Very little traffic on this road, but the wind, dust and sand was our nemesis today. Gusts of about 80kph - tailwind and crosswind. Poor Jude was knocked off her bike 3 times. I had plenty of ballast on deck (water and food) to stay upright. The dust storm blew around us all afternoon- visibility at times was down to 2 metres. I lost Jude for about an hour, but she emerged out of the wind and sand, covered in dust and grime. The wind blew the sand off the dunes into our ears, eyes and even down our pants. Jude´s bum was rubbed raw from the sandpaper effect.
We had to push our bikes through sand dunes which had encroached onto the road from the dust storm. Here is a photo of the dust storm before it increased in intensity. I didn´t want to open my camera up in the maelstrom.

At about 5 in the afternoon we left the flat country and climbed into some interesting eroded landscape.

We made it to Atocha in the dark with our headtorches lighting the way through a spooky canyon. We didn´t have the energy or courage to get under a cold shower (it was very cold in this wild west town) so we had 2 hamburgers and beers and climbed into tiny beds in our dusty clothes. 105 kms on a bad dirt road, with a 500m elevation gain - one of our hardest and longest days. I clocked up almost 8 hours in the saddle, but Judy did a spectacular 9 hours and 44 minutes!! I wanted her to ride around the dark deserted railway station for 16 minutes to achieve the perfect 10, but she impolitely declined. (Tim S, this would be a true Audax moment wouldn´t it).

Next morning we scrubbed the dust out of all orifices and got back on our bikes. Climbing out of Atocha the imposing volcano Cerro Chloroque with it´s pyramidal face.

The road to Tupiza snaking its way high over the Cordillera de Chichas. It climbed and dipped over the rugged range for 70kms with elevations between 3900-4250 metres.

The road south. In the distance a truck is sending up dust as it heads down into one of the dessicated barren valleys. Very litle traffic- just the odd bus and 4WD.
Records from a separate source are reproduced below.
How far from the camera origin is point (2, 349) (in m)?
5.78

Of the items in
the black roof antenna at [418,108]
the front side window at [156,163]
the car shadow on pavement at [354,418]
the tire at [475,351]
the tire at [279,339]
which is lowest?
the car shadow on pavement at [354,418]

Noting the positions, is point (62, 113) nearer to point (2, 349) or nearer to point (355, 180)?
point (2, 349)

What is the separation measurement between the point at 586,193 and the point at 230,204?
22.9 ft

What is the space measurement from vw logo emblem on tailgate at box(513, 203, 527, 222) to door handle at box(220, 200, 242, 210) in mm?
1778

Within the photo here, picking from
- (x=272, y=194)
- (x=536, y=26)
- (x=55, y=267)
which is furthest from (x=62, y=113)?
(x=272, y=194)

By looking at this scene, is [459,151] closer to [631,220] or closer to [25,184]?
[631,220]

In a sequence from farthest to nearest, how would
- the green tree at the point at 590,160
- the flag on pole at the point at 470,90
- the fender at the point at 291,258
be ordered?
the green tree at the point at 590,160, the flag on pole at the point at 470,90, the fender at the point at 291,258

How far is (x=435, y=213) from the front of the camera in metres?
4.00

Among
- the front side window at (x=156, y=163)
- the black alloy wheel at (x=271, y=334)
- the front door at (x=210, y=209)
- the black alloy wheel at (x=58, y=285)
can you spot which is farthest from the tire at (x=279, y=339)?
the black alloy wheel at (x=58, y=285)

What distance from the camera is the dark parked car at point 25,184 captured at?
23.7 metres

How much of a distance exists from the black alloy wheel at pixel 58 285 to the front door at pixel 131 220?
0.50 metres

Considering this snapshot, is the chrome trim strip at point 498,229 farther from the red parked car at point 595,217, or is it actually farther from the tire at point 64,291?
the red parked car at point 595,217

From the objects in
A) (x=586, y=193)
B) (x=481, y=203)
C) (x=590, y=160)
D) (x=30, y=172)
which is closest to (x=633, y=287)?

The gradients in Bolivia are similar to southern Ecuador - bloody steep. Over the Cordillera de Chichas the road climbed and fell into narrow dry valleys - over 100kms and about 13 of these rollercoaster dips, mostly at 10-13 degree gradients. Here is one such descent with a sign warning of the sudden fall (double click on the photo to see the angle indicated on the sign).

Some of the road followed a high ridge with spectacular vistas to the south.
Then the big drop into the Tupiza valley began - from 4200m to 3250m.

Cacti and red rock country. Coming into the Tupiza valley the landscape changed dramatically. This is Butch Cassidy and Sundance Kid country - nearby they held up their last cache of money and were ambushed and gunned down by the Bolivian constabulary.

A side gorge into the Tupiza river.

Eroded rocks near Salo.

El Pirongo, named after the Argentinian vernacular for `penis´.

Tupiza river

A bicycle shop in Tupiza. I love the Connondale slogan.
We found a nice friendly hospedaje in town, Hospedaje Central and enjoyed warm showers, beer, wine and good food.

More red rock country outside Tupiza.

The road from Tupiza to Villazon is being upgraded and traffic is forced into the river- quite deep for bicycles. Luckily, I hadn´t bothered cleaning the bikes in Tupiza.

Another stretch of bicycle wading - check out Jude navigating the deep waters on the right.

A narrow canyon and tunnel. Jude emerges from the dark rock as a truck waits.

Jude among some beautifully-coloured landscape and interesting clouds.

Send in the Clouds

Lenticular cloud formations sweeping across the sky.

At our campsite beside the railway we had this spectacular light show in the sky.

Cacti and red sky

Our campsite between Tupiza and Villazon. I had my cycling boots drying on the tracks when I train came hooting around the corner. Just managed to save them. Phew!

More silhouette cacti, more blood-red sky.